• **Goal of the exercise**: How many lines in the entries below contain the word "dried", matching case exactly? Reply with the number only.

• **Data rows**:

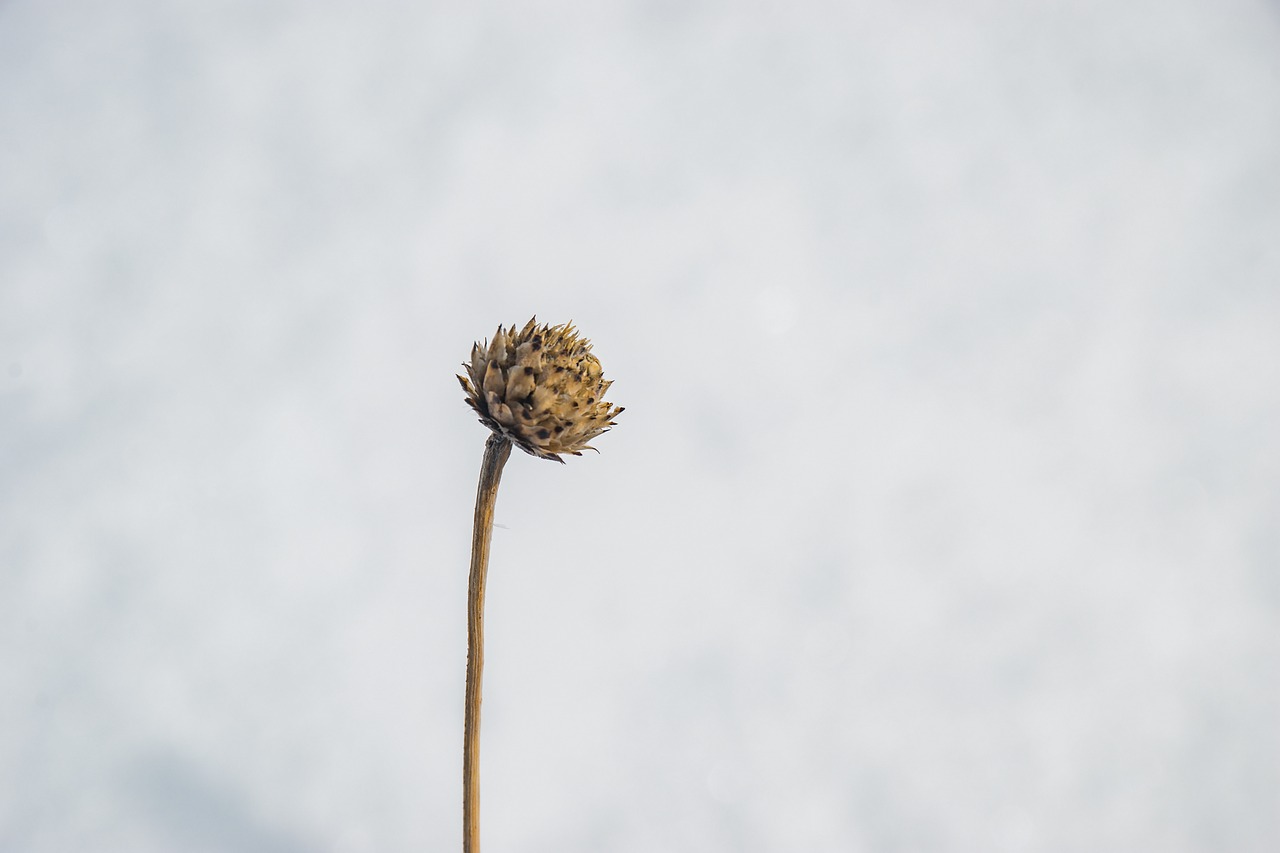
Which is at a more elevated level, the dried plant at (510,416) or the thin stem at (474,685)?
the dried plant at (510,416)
---
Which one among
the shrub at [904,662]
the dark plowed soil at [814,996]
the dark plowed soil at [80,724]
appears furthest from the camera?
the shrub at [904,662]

• **The response**: 2